Monday, September 15, 2008

Abortion versus Personhood.

There are many people today who believe - or, more rather, hope - that the issue of abortion will just go away. There are some who see the issue as settled and are quite uncomfortable with the idea that abortion continues to be a factor in American politics.
The issue will never be settled as long as the two antagonists in the debate continue to use different language.
To one group, the issue is a question of "choice"....to the other , it is a question of "life".
No one can honestly view it as a matter of choice if they accepted the belief that the fetus was a human life with all the civil rights as all other human beings.
For years,the so-called pro choice group as argued that we cannot rightly say when life begins. However, the more we learn about human biology the more that argument becomes falls apart.
We know that at conception, when the egg and sperm are united, the resulting "being" possesses a complete set of chromosomes unlike the individual sperm and egg. The resulting being is made up of DNA that is similar to, but distinct from the DNA of either parent.
Allowed to develop, grow and mature in the womb, the resulting being will not transform into anything that is not a human being. From the beginning, the embryo is, as a matter of fact, a human in his or her early stages of development.
Now that it can no longer be denied biologically that the embryo is a human being, the argument of the pro-abortionists has become that the embryo/fetus lacks personhood.
According to philosophy professor Mary Ann Warren, although the fetus is innocent and biologically human, it is not a human person with a right to life. In her view, in order to possess personhood, a biological human must possess these characteristics;
1. Consciousness and the ability to feel pain
2. The ability to reason.
3. The ability to act in ways that go beyond instinct -- to have motives and goals.
4. The capacity for complex communication.
5. Having a sense of self.

In her view, newborn infants are not persons (using her criteria) and therefore, infanticide is also morally acceptable in some circumstances.

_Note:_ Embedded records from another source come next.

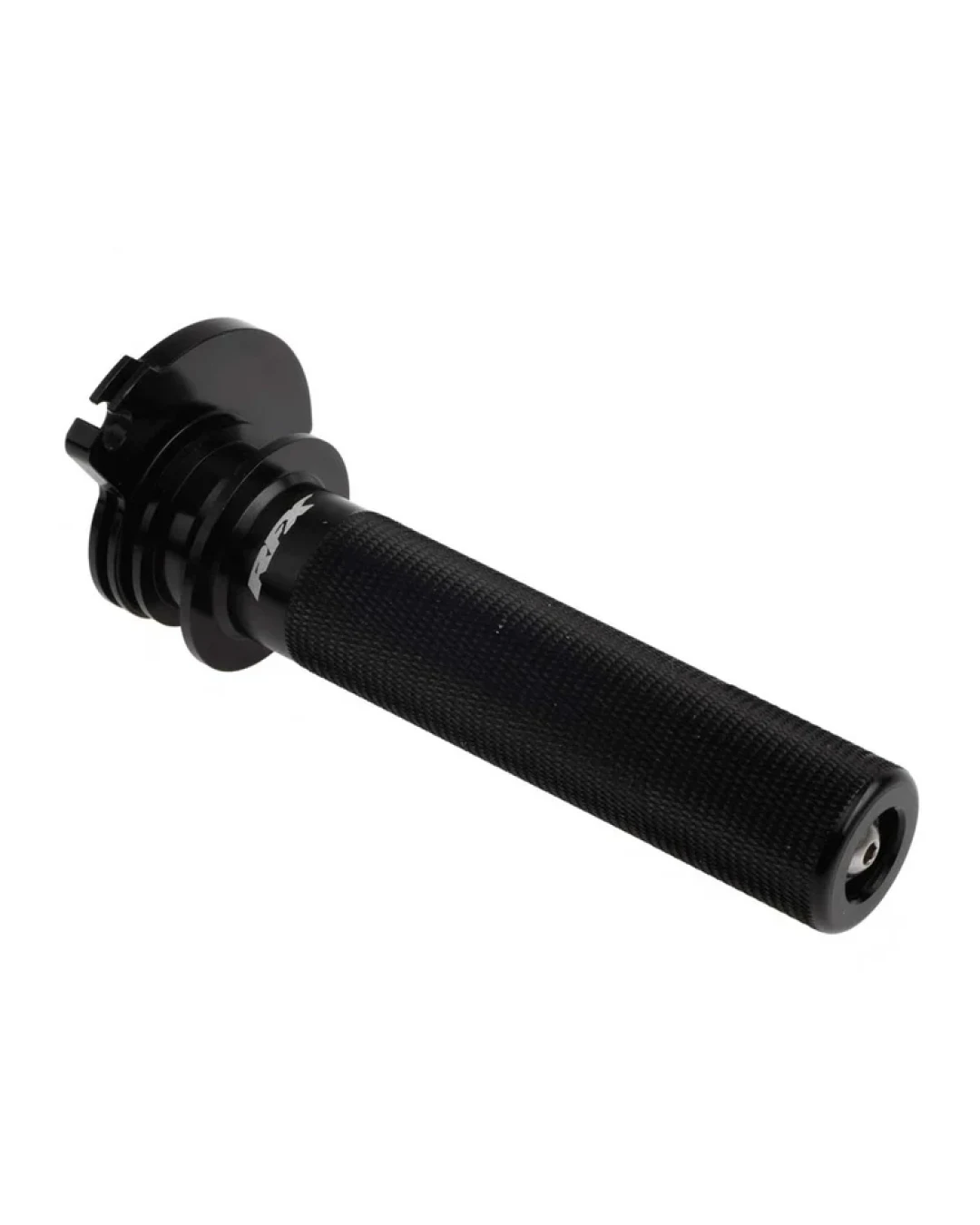 Масур за газ RFX Pro Throttle Tube (Black) - Honda CRF150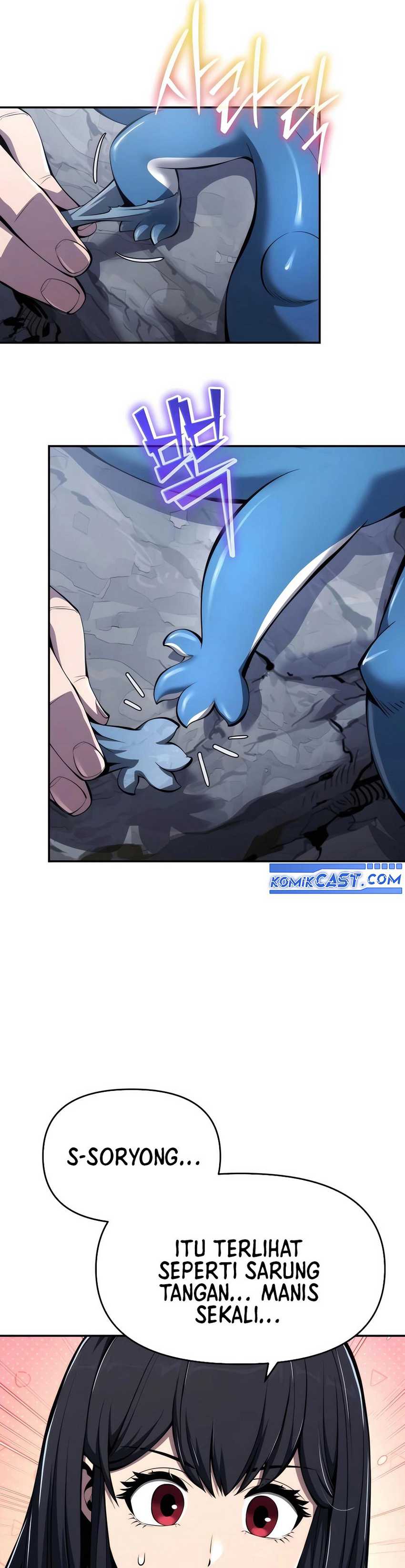 Entomologist in Sichuan Tang Clan Chapter 30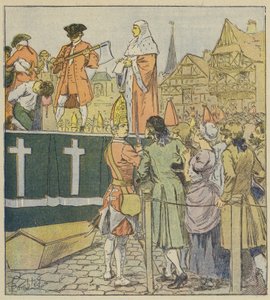 Napoléon en a-t-il agi comme les princes actuels de la maison d
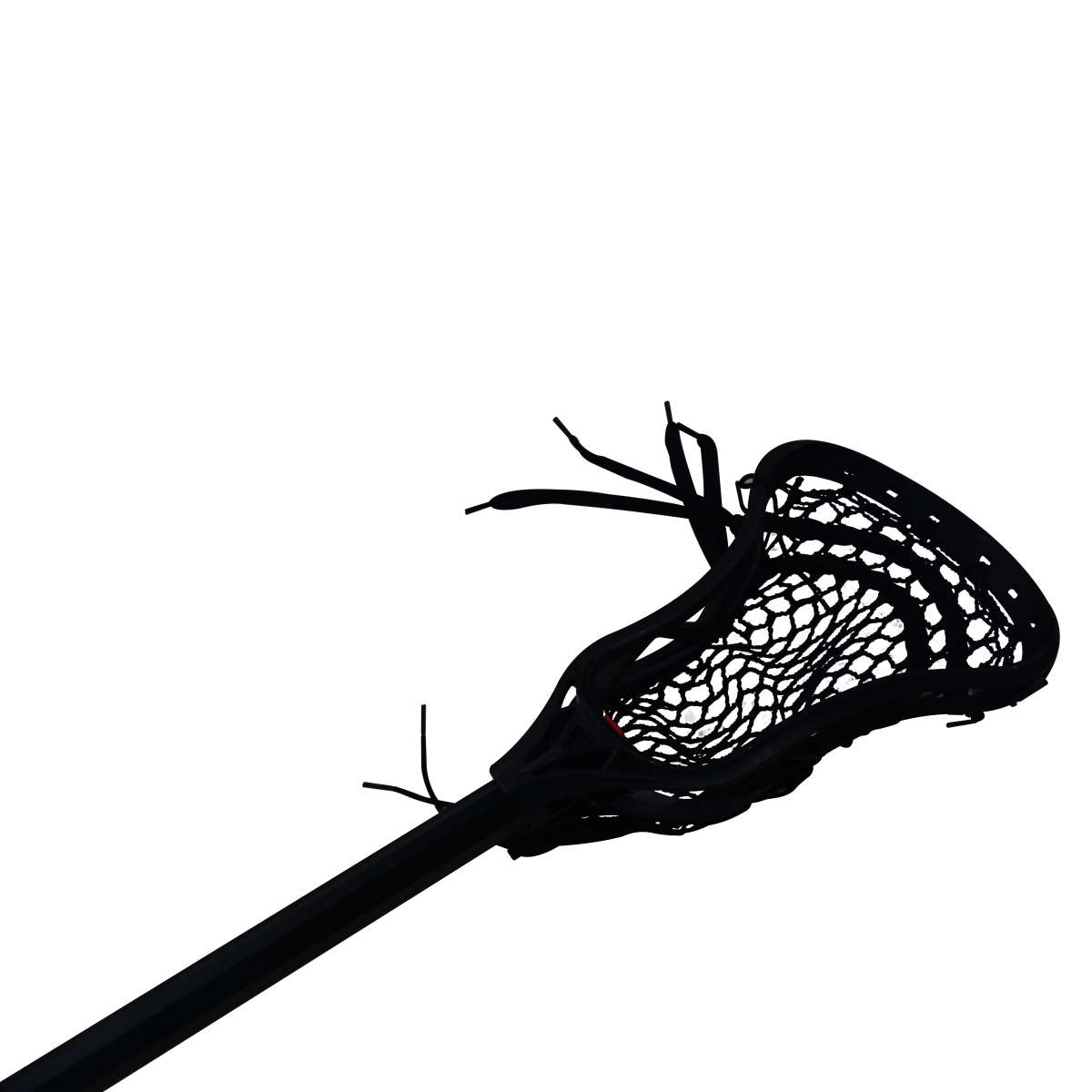 MUWO Lacrosse Schläger 32
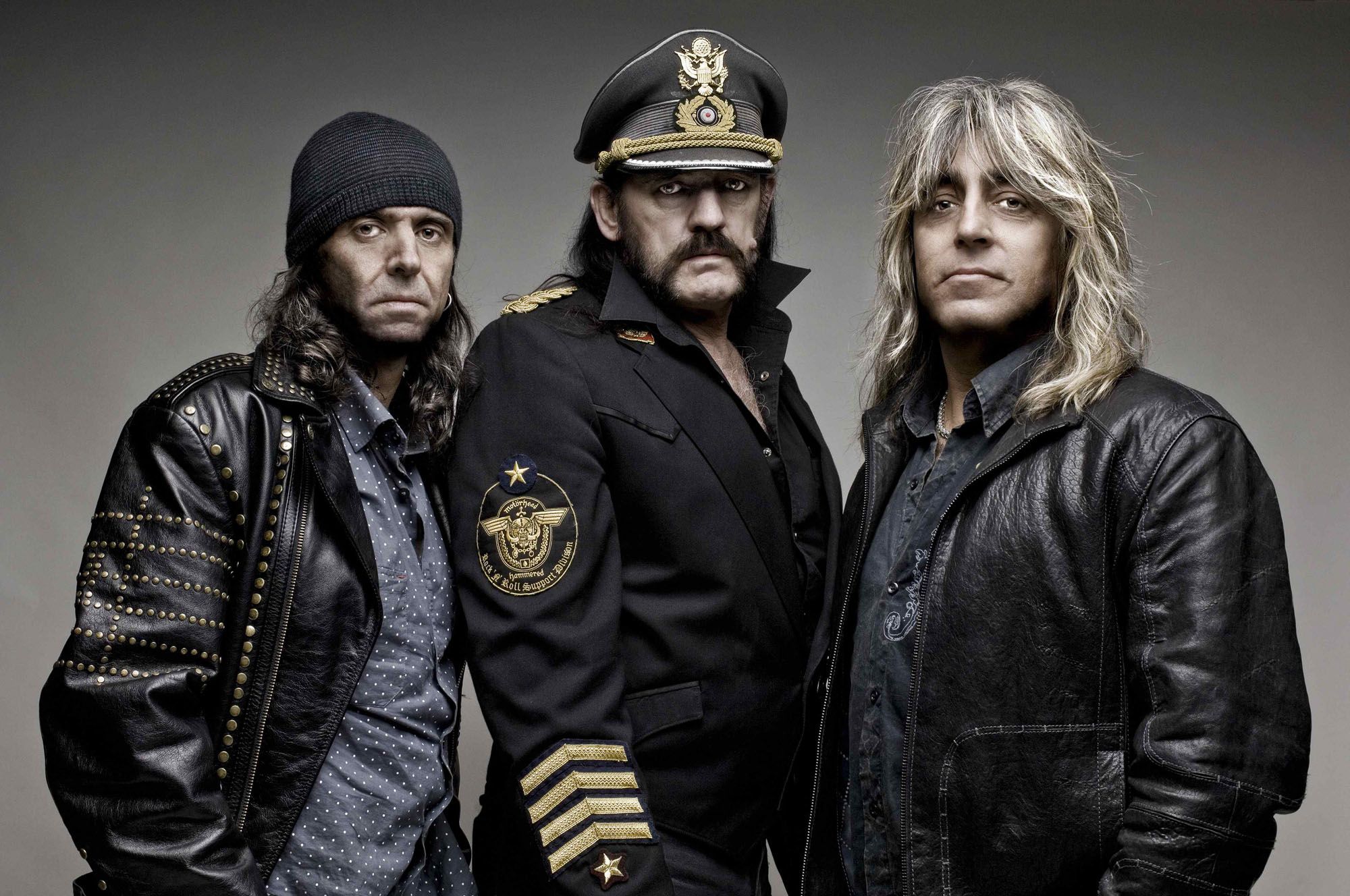 motorhead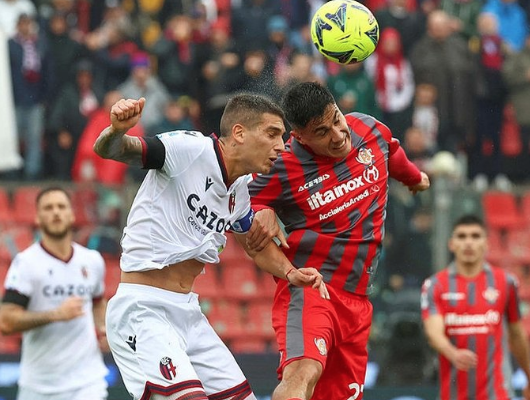 Foto - Galatasaray transfer ve mesleki sorumluluk için: Ve 20 milyon Euro'luk orta saha!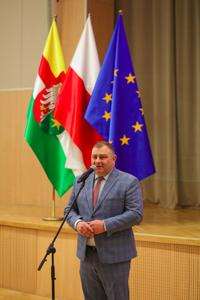  Dzień Samorządu Terytorialnego w Urzędzie Marszałkowskim Województwa Lubuskiego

This sort of denial of personhood in order to take human life is nothing new.
The antebellum slave owners did not see the slaves as having personhood. They believed blacks were less human than the white slave owner.
The Nazis who killed 11 million Jews felt the same.
Nazi propagandist Joseph Goebbels said,
"Of course the Jew is a human being too. None of us has ever doubted it. But a flea is also an animal. But not a very pleasant one. Since a flea is not a pleasant animal, we have no duty to protect and defend it, to take care of it so that it can bite and torment and torture us. Rather, we make it harmless. It is the same with the Jews." ( source )

In The Atlantic , Andrew Sullivan says, of McCain, that he decided to "reignite the culture war as a last stand against Obama".
This culture war did not need to be reignited as it was never extinguished. It will survive as long as Democrats continue to nominate pro abortion candidates.